I used the paddle shifters with my 335cic, but I think it would have been more fun with a manual.

The X5 is auto, its fun to shift when not in heavy traffic... I can see how standard tranny would be a PITA at times.

When we replace hubbys 325xi (2-5yrs) I'm hoping to get another 335(w a standard transmission), or M (budget permitting). 

Then hubby would drive the X5 to work, and I can play all day in the "fast car!"


----------



## snowbunni (Dec 19, 2007)

hoopics said:


> Do you use the paddles regularly, or do they end up as one more thing that can break which you remember only from time to time?


My A3 has the DSG automatic which is one of the top reasons I bought the car. I thought I would be using the paddles more, but found them troublesome to use in the city. The problem is the way the paddles are attached to the wheel. I'm not sure if the location of the paddles in BMW is better. Just imagine turning the wheel to navigate a corner and trying to gear down and gear up at the same time. I found myself constantly loosing the location of the paddles. If I want to use Steptronic/Sport mode, I prefer shifting using the stick so I can steer with one hand and shift with the other. Call me old school...


----------



## Hammerwerfer (Aug 8, 2003)

I have not owned a car with a slushbox since the 70s. Over the years I have borrowed, hired or otherwise driven a huge selection of automatics, including the SMG. I would not consider buying one. 

I enjoy driving too much to put up with a slushbox or SMG!


----------



## brkf (May 26, 2003)

My wife has a DSG - even she admits driving my manual cars is more fun overall. She's not even a good stick driver but she recognizes you're far more involved when you must shift the car yourself.

I won't buy an automatic if I can avoid it...


----------



## TMQ (Jun 3, 2004)

Driving stick is more involving... not everyone wants to be that involved. 
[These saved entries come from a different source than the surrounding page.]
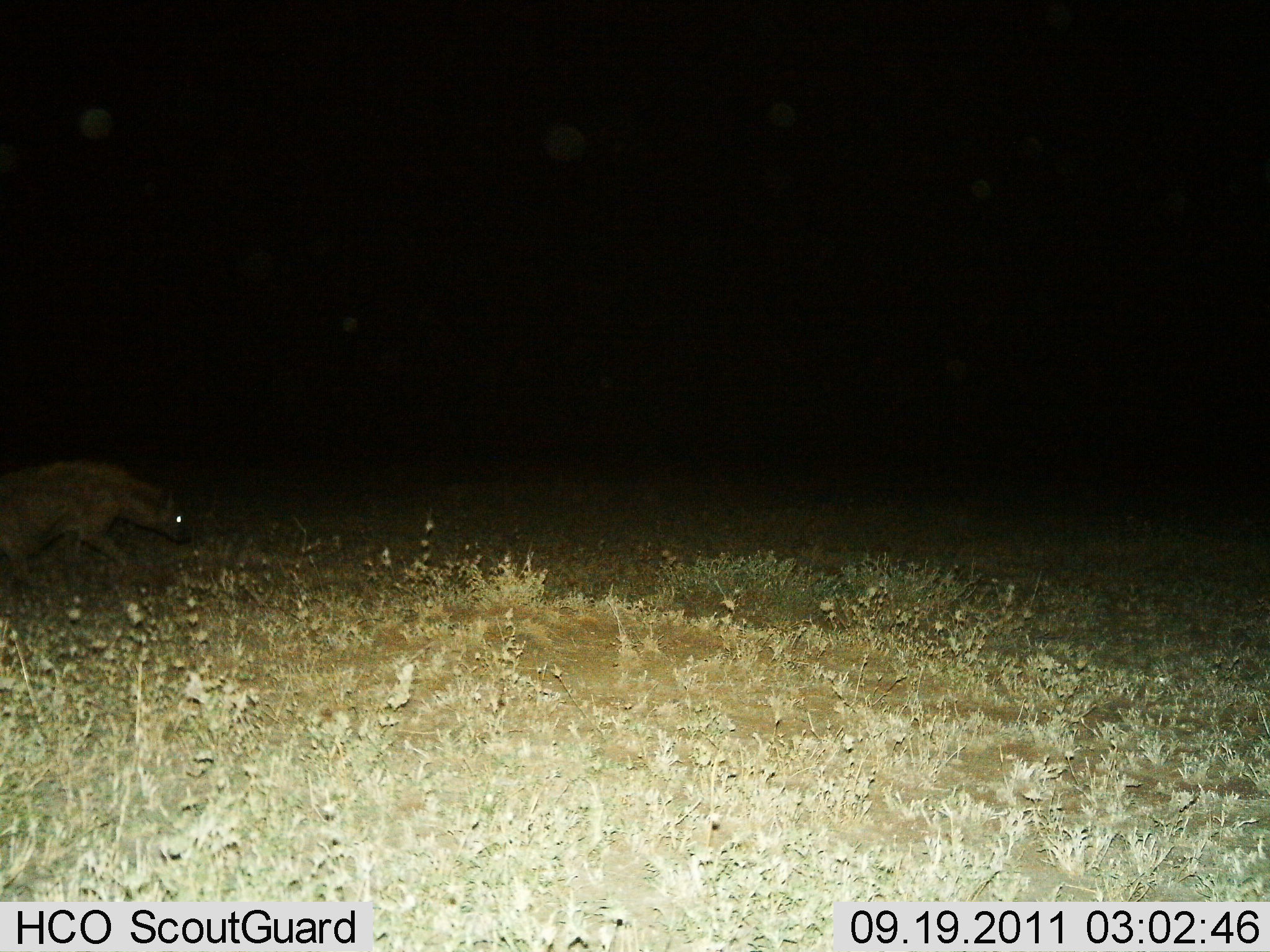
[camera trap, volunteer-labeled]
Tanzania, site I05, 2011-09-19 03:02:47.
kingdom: Animalia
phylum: Chordata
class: Mammalia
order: Carnivora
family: Hyaenidae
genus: Crocuta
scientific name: Crocuta crocuta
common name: spotted hyena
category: hyenaspotted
Hyenaspotted (spotted hyena) (Crocuta crocuta), count 1. Behavior (volunteer vote fractions): standing 0%, resting 0%, moving 100%, interacting 0%. Young present (vote fraction): 0%. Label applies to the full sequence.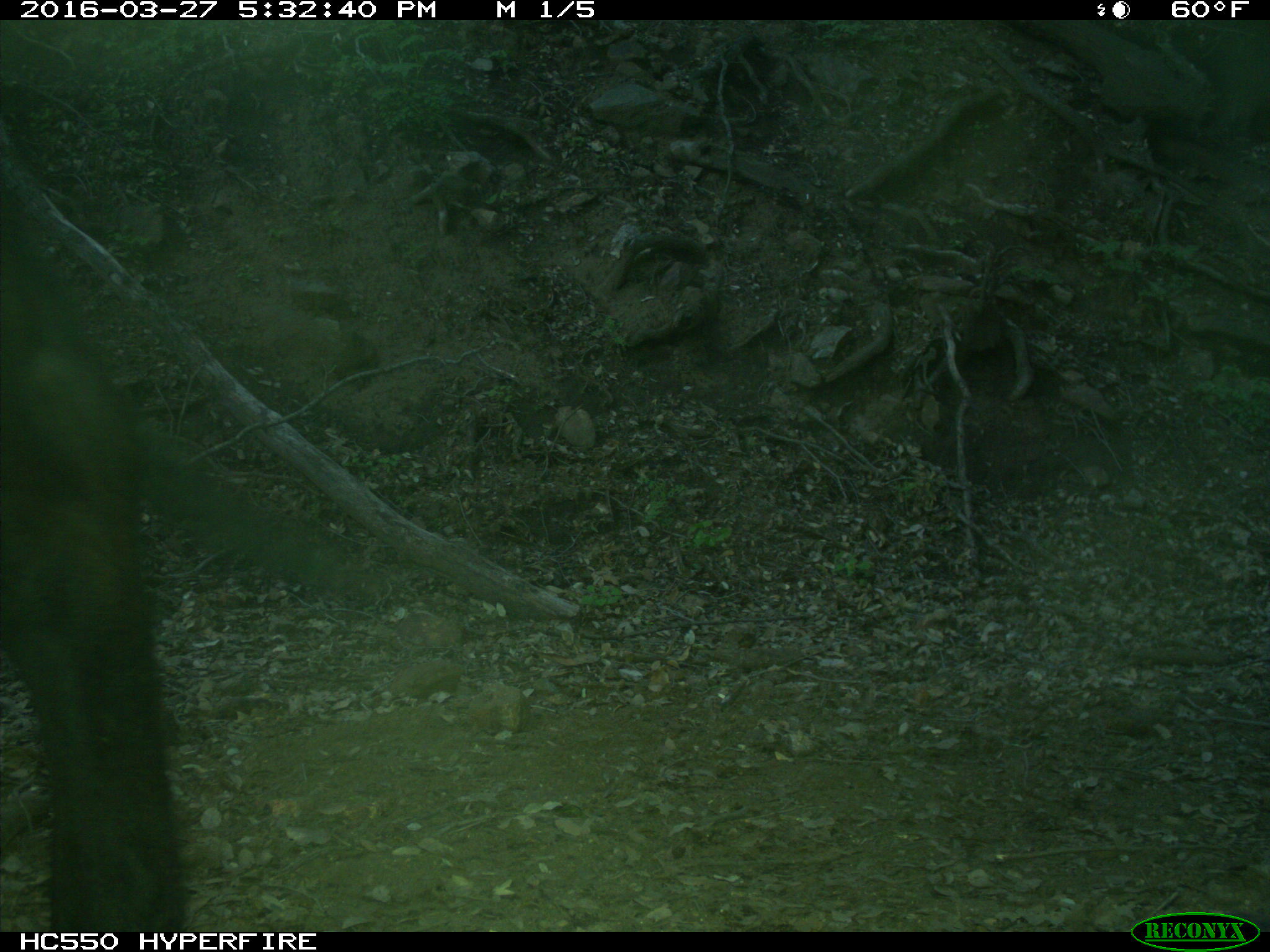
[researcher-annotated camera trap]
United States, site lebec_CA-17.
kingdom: Animalia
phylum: Chordata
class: Mammalia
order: Artiodactyla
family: Bovidae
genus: Bos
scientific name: Bos taurus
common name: domestic cow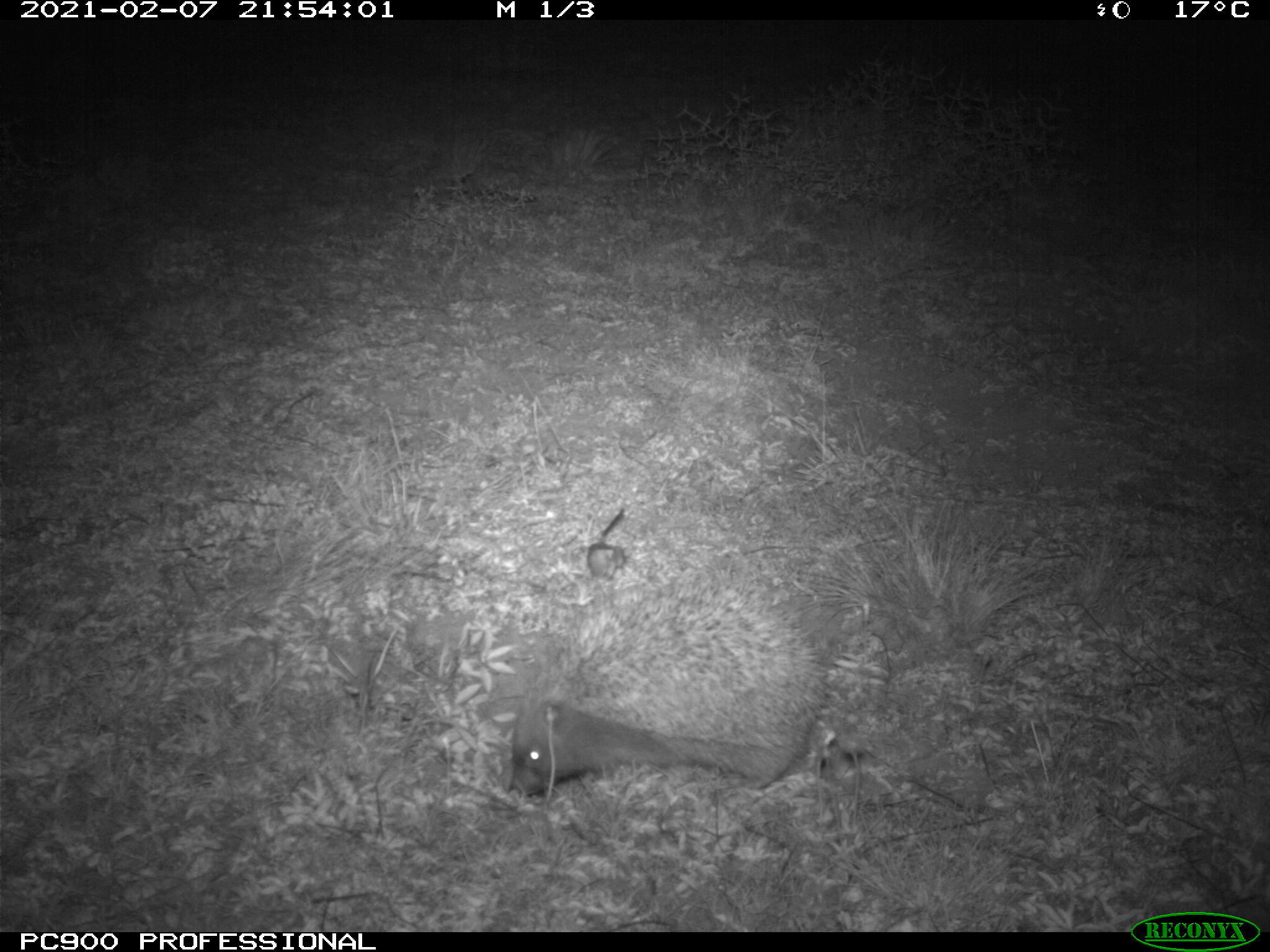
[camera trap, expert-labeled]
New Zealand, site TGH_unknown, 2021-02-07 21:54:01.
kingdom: Animalia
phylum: Chordata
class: Mammalia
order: Eulipotyphla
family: Erinaceidae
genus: Erinaceus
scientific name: Erinaceus europaeus europaeus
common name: european hedgehog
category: hedgehog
I've actually heard that some people (pretty rare) actually like driving stick in heavy traffic. I guess if it's moving slightly that's ok, but the actual stop, and go, constantly, would get old after a while.


----------



## jesimmons (Jan 11, 2008)

TMQ said:


> I've actually heard that some people (pretty rare) actually like driving stick in heavy traffic. I guess if it's moving slightly that's ok,* but the actual stop, and go, constantly, would get old after a while.*


Ya think? :thumbup:


----------



## Fulltone74 (Oct 19, 2005)

I got a loaner car today from the dealer. 

It's a 328i. Totally basic non-sport setup with automatic. 
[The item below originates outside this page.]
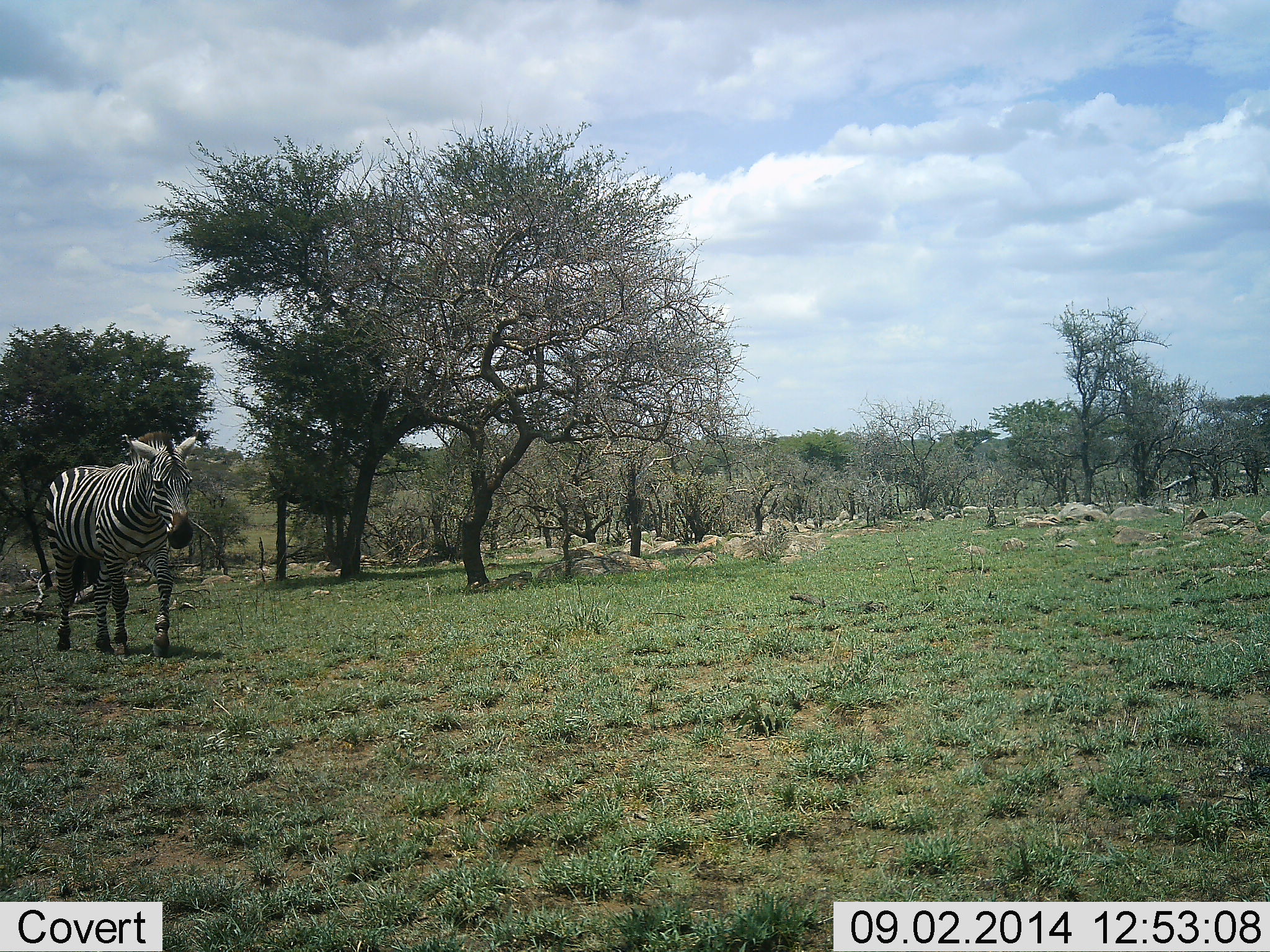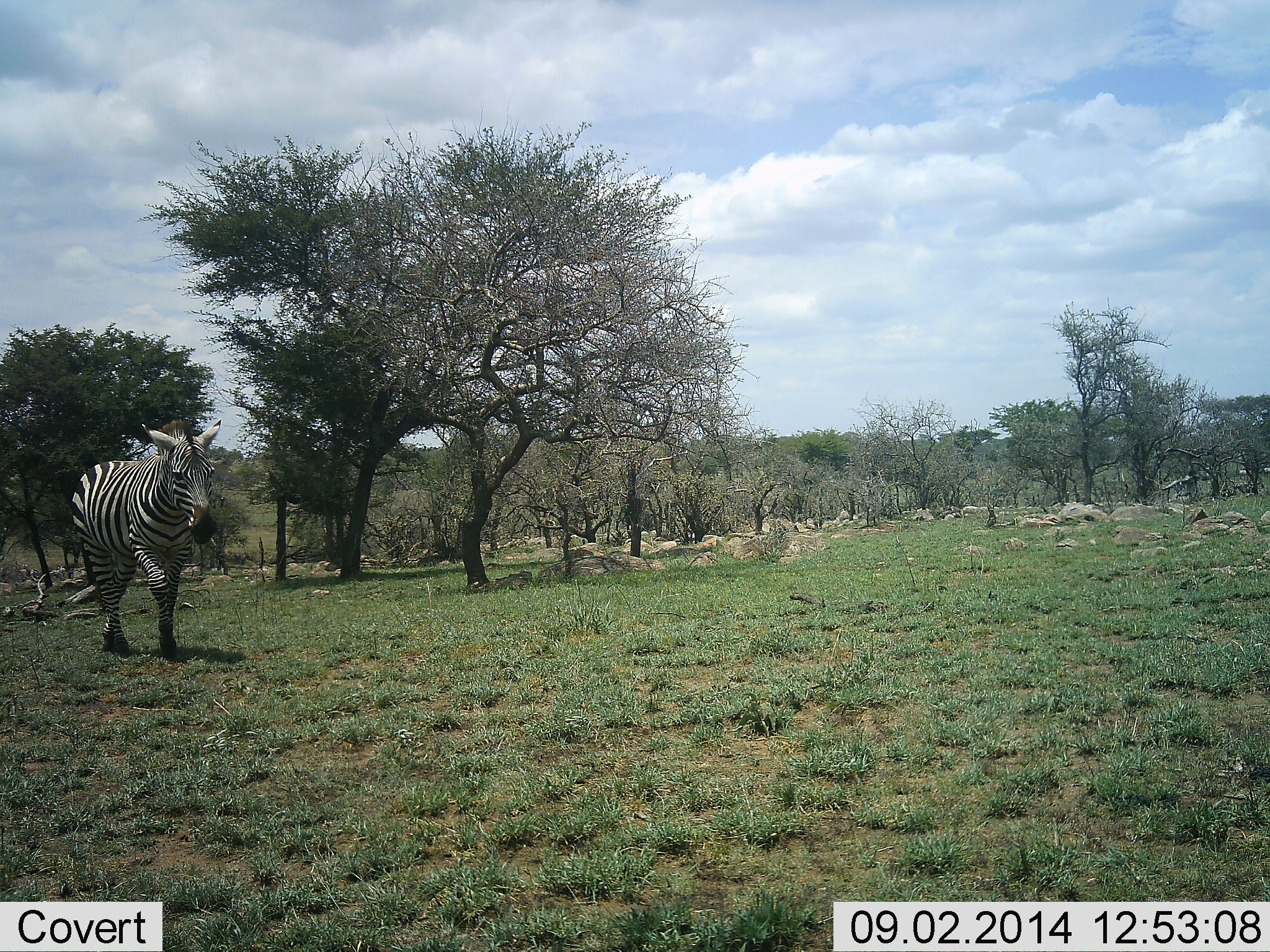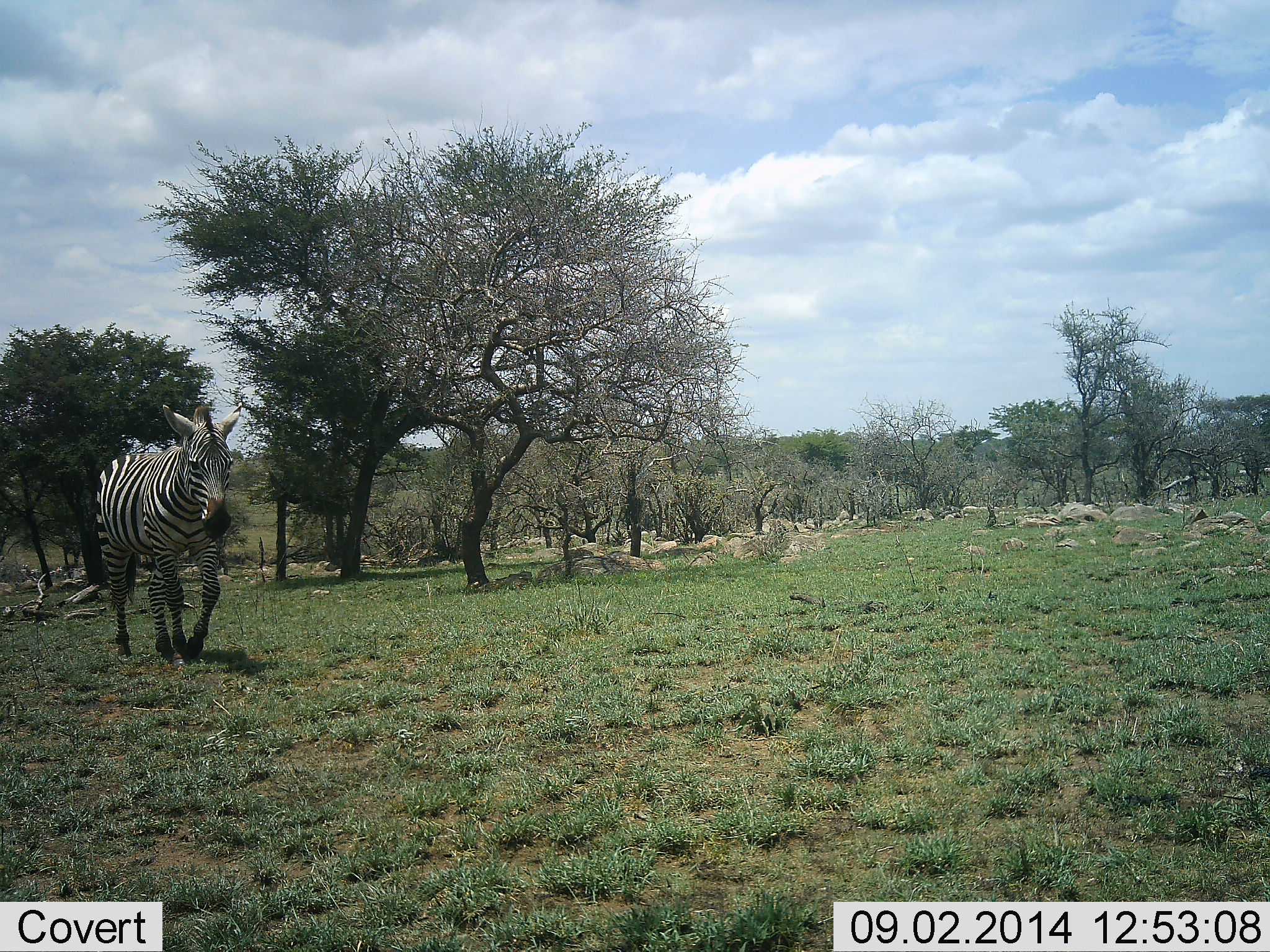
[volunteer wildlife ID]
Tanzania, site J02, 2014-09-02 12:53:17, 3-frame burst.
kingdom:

The 6 speed Automatic is amazing ! 

The upshifts and downshift are very quick. Not sluggish like virtually every other automatic I've had. 

The sport mode is also really nice too, but even the normal mode is good too except that it likes to shift into 2nd a little too soon. 
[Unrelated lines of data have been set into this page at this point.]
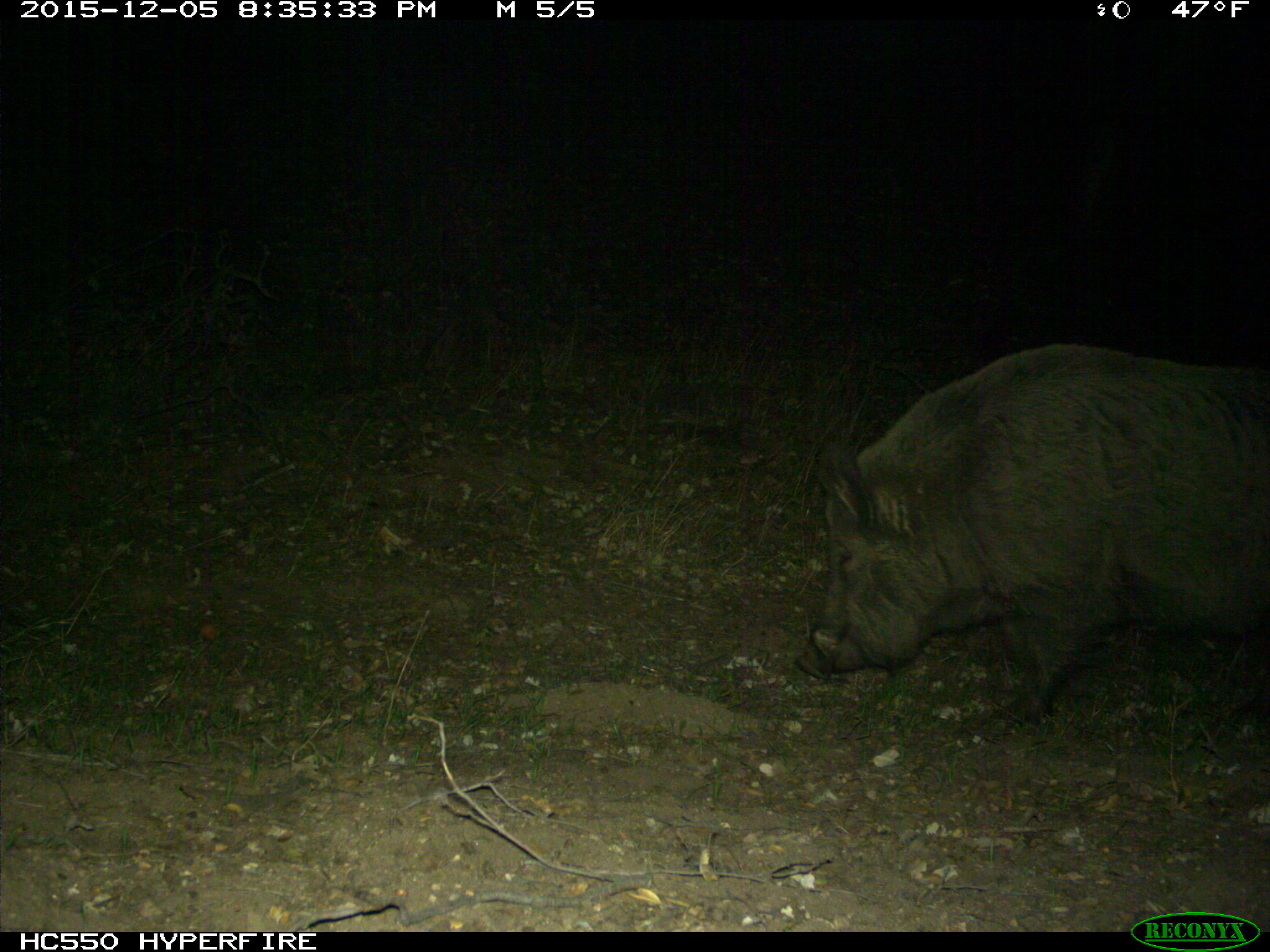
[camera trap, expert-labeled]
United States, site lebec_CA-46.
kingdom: Animalia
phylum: Chordata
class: Mammalia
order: Artiodactyla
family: Suidae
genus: Sus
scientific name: Sus scrofa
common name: wild boar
A well executed six speed auto has just as much performance capability as a 6 speed manual. 

When 5-speed manuals were common, the autos typically were 4-speeds. 
When 6-speeds came about, the autos were 5-speed, so it was always a disadvantage in performance for the auto, especially off the line. Now its very minimal if any difference with 6-speed automatics vs. 6 speed manuals. 

I just wish that the brake boost and the steering boost wasn't so strong. 
Brakes and steering are otherwise very responsive and sharp, with almost no slop. 
I would just prefer some more effort in the brake pedal and steering wheel. 

Otherwise, the car is great. Even the 328s are quick enough for most people.


----------



## reidconti (Jun 21, 2005)

TMQ said:


> I've actually heard that some people (pretty rare) actually like driving stick in heavy traffic. I guess if it's moving slightly that's ok, but the actual stop, and go, constantly, would get old after a while.


I drive 50 miles a day in SF Bay area traffic and wouldn't drive anything but a stick. I don't find that traffic is *truly* stop-and-go very often at all. It's usually variable speed, then stop, get going, speed up, slow down, speed up, slow down, stop, etc. I find it far easier to just stick the car in a gear and vary speed with very light pressure on the gas pedal.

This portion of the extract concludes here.